If the Fish and Wildlife Service agrees with the petition, or is compelled to accept it under court order, the agency would have to entirely rework its national wolf policy. That means the center's effort could delay indefinitely federal plans to hand management of wolves back to the states in areas where they have already rebounded -- including Minnesota, Wisconsin and Michigan.
The feds have tried three times in the past decade to take Great Lakes wolves off the endangered species list.
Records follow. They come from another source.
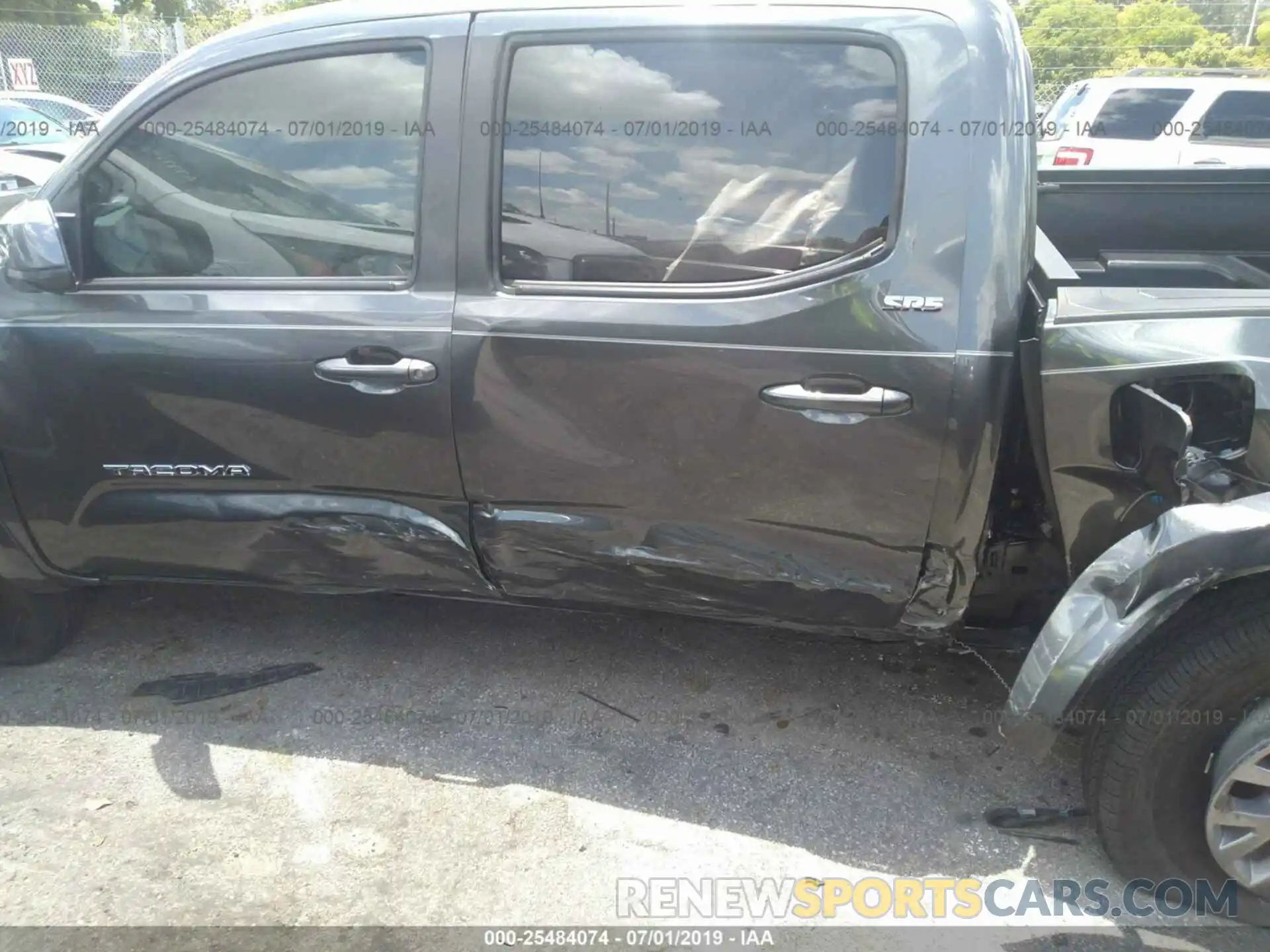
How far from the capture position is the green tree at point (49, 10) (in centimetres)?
1916

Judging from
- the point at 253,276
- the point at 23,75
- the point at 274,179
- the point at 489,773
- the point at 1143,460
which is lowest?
the point at 489,773

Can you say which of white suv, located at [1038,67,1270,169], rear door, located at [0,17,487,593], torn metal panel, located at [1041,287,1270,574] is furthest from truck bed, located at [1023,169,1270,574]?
white suv, located at [1038,67,1270,169]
Each time they have been thwarted by court orders, most recently in 2009. Agency officials say they are again reworking plans to comply with federal court decisions.
State officials in Minnesota and Wisconsin, as well as hunting and farming groups in the two states, each filed formal petitions with the Fish and Wildlife Service this year asking for faster action to hand wolf management back to the state. So far, there has been no formal response.
"It's frustrating for us because we already have a strong, recovered population and shouldn't have to wait,'' said Adrian Wydeven, wolf expert for the Wisconsin Department of Natural Resources. "But from what we are hearing, the Fish and Wildlife Service already is heading toward some sort of broader, national wolf policy... realizing that separating out (regional) distinct population segments hasn't made it very far in the courts.''
Wolves were eliminated from 47 of the 48 contiguous states by the 1970s, holding on only in the Superior National Forest in Minnesota, where they numbered fewer than 500. Since receiving federal protections in 1974, their numbers have increased to about 3,200 in Minnesota and nearly 700 each in Wisconsin and Michigan's Upper Peninsula. Populations also have been established in the northern Rocky Mountains.
Many groups say that's enough wolves to call wolf recovery an ecological success story and that it's time to move wolves off the federal list so other animals can be moved on. Some say wolf numbers need to be culled to prevent losses to livestock, pets and game animals such as deer.